When the Union army arrived at the prison on April 12, they found that the prison was being used as a storage depot by the Confederate army. When the Union army finally left Salisbury, the compound was set on fire.
LIFE & CONDITIONS:
Conditions were good until late 1863. Food and room were plentiful, and the prisoners even formed baseball teams. Reasonable rations, decent water supply, and good sanatation werte other good conditions that the prisoners cherished. Women from the local towns were allowed to work in the prison and sometimes even brought homecooked meals to the prisoners.
The conditions at the prison had remained fairly stable up into 1864. The prison population reached to over 10,321 by the end of 1864. The prisoners were seperated by rank at the prison. The officers were kept on the eastern side, where most of the buildings were, and the enlisted were placed into the western side. With the growing prison crisis and increasing prison populations, the conditions at all of the prisons went down hill fast. Conditions became so bad in 1864 that the Confederate War department sent an additional 1,500 guards to help control the prison. Confederate and Union prisoners were in a continuing feud that led to many gang fights. There were also numerous escape attempts made during this time. A lack of shelter caused a lot of fights. Nearly 50% of the prisoners did not have any shelter.
Those without a shelter often burrowed into the ground for protection. before long, the entire compound was honey-combed with holes. A lack of medical supplies added to the pandimonium inside the prison.

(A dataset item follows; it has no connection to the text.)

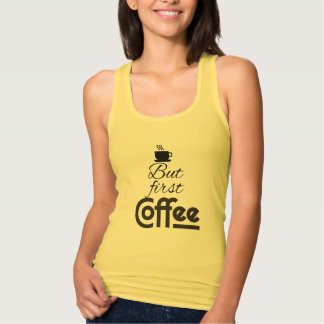But first, Coffee! Tank Top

Supplies for the prison became unattainable due to war shortages. This made the prisoners to intensely suffer from hunger. Within a short time, the wells that supplied the water became contaminated and typhoid broke out at the prison. The prisoners began dying at an alarming rate, sometimes up to 75 men a day. The dead bodies were placed in a "deadhouse" each morning. They stayed there until the bodies could be buried later on. A wagon would take a load of bodies to a nearby cornfield, where the bodies were put in a huge pit. The pit measured 6-feet wide, 4-feet deep, and 60-yards long. By February 1865, there would be 18 of these burial pits.
The food supply became almost nonexistent by the end of 1864. Rations were issued irregularly and usually consisted of Indian cornbread and a weak cowpea soup.